Please RSVP by emailing chk.library@utoronto.ca.
Abstract
During the COVID period, one of the most influential Chinese Canadian writers Larissa Lai published a novel about Hong Kong, entitled The Lost Century. Child to a Hong Kong family that migrated to North America in the 1960s, Lai has long anticipated bringing this novel to the world. The Lost Century blends underrepresented historical facts with speculative narrative. In it, sensible Violet Mah protects her fun-loving sister Emily from dangerous romantic choices through the Japanese Occupation and the period leading up to it. Through her storytelling, Lai conveys a sharp critique of state violence, including British colonialism, Japanese militarism, and Chinese chauvinism, while focusing on the everyday experiences of ordinary people. She achieves this by foregrounding fraught kinship ties between the diverse Chinese peoples (Punti Cantonese, Hakka, Tanka) as well as unexpected alliances among a cosmopolitan cast including characters with roots in Japan, Jamaica, Red River Manitoba and Ireland. Join Yiwen Liu for a conversation with Larissa Lai, who discusses the novel’s representation of the Hong Kong Cricket Club and the Wong Nai Chung Village, the ethics of writing Hong Kong, and the stakes of building un/settling relationships in both Hong Kong and Canada.
Speaker Bios
Larissa Lai is a professor and the Richard Charles Lee Chair in Chinese Canadian Studies in the Canadian Studies Program at University College and the Department of English. She is the author of nine books including Slanting I, Imagining We: Asian Canadian Literary Production in the 1980s and 1990s, The Tiger Flu, Salt Fish Girl, Iron Goddess of Mercy and most recently The Lost Century.

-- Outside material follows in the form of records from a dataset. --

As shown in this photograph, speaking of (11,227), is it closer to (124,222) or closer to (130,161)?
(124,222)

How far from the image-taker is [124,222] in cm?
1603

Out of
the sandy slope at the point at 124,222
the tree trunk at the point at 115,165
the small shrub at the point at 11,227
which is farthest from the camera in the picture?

Yiwen Liu is an SSHRC Postdoctoral Fellow at the University of Toronto. She is working on a book manuscript tentatively entitled Cold War Hong Kong: Genres of Postcolonial Resistance in Sinophone Literature, 1945-1989. The book retheorizes the relationship between the Cold War and postcolonialism, arguing that Hong Kong's unique "cold" experience reveals a shared symptom in contemporary Asia.